A group of 16 participants attending the Baptist World Alliance® (BWA) Annual Gathering in Jamaica took the opportunity to tour a number of historical sites significant to Baptists on the Caribbean island.
Visits were made to the site of the first Baptist church in western Jamaica, founded in 1791 by Moses Baker, a former African American slave who had moved to the island. Baptist witness had begun in Jamaica in 1783 under the leadership of another African American, George Liele, who planted the first church in Kingston, Jamaica’s capital.
Locations associated with Baptist deacon and Jamaican National Hero Samuel Sharpe were part of the tour. These included Burchell Baptist Church in Montego Bay where Sharpe was a deacon and where it is believed his remains are interred under the pulpit; as well as Sam Sharpe Square in the heart of the city where there is a monument in his honor and another monument listing the names of those who were punished for their roles in the slave revolt that Sharpe led in the 1830s.
The group went to the William Knibb Memorial Baptist Church in Falmouth, named after perhaps the most well known missionary to Jamaica who was at the forefront of the anti-slavery movement in the former British colony.
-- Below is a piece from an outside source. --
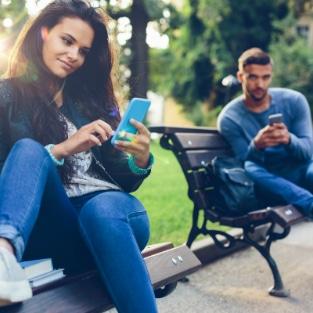 Diese Jahreszeit verleitet Singles (tatsächlich) zum Online-Dating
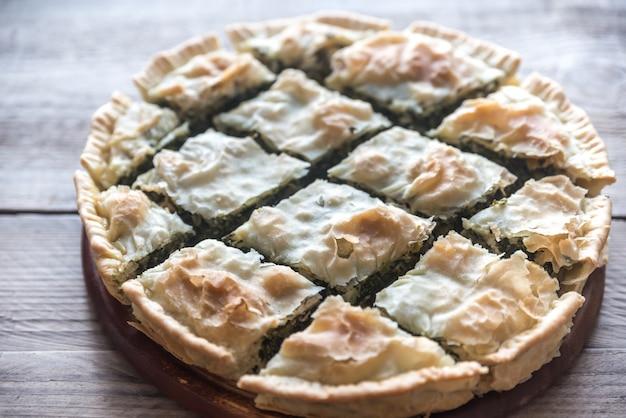 Spanakopita - Greckie Ciasto Szpinakowe Premium Zdjęcia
Another stop was made at Calabar, site of what is believed to be the first Baptist theological college for black pastors in the western hemisphere. The school was founded in 1843 and later closed its doors to join theological training institutions of other Christian traditions to create the United Theological College of the West Indies in 1966.
The final stop was at the St. Ann’s Bay Baptist Church where the group gathered for a short prayer at the site where tradition holds that chains, shackles and other implements of slavery were buried the night slavery was abolished in the British Empire in 1838.
Another group of 14 attendees at the Annual Gathering, which included Baptist World Aid Director Rothangliani Chhangte, visited a BWAid-funded project in the inner city community of Jones Town in Kingston. “Farming inna di City” (Farming in the city) is an agricultural project of the Jones Town Baptist Church in association with the Jamaica Baptist Union Mission Agency, with collaboration from the Bethel Baptist Church Thrift Cooperative Society and the government’s Rural Agricultural Development Authority.
Its aim is to bring about urban renewal, food security, economic independence, educational development and to transform the lives of inner city residents through skills training and gainful employment. The project, which is in its second year, provides 12 persons and their families with a source of income and food.
The group also went to the One Hundred Lane and Park Lane communities. Both communities, which adjoin each other, have a history of violent rivalry that has resulted in deaths, injuries and the burning of properties. Intervention by the JBU beginning in 2002 through monthly meetings, worship services, Sunday School, Vacation Bible School, evangelism, health services, education, financial assistance and other forms of help, has led to the ending of the violence.
“It is our intention to continue these kinds of visits at future BWA Annual Gatherings where there are BWAid-supported projects,” Chhangte said. “It is an important way to identify with those who have been touched by Baptists around the world.”
More than 400 Baptist leaders, theologians, teachers, pastors and others from 40 countries are in Jamaica for the BWA Annual Gathering from July 1-6 in the north coast town of Ocho Rios.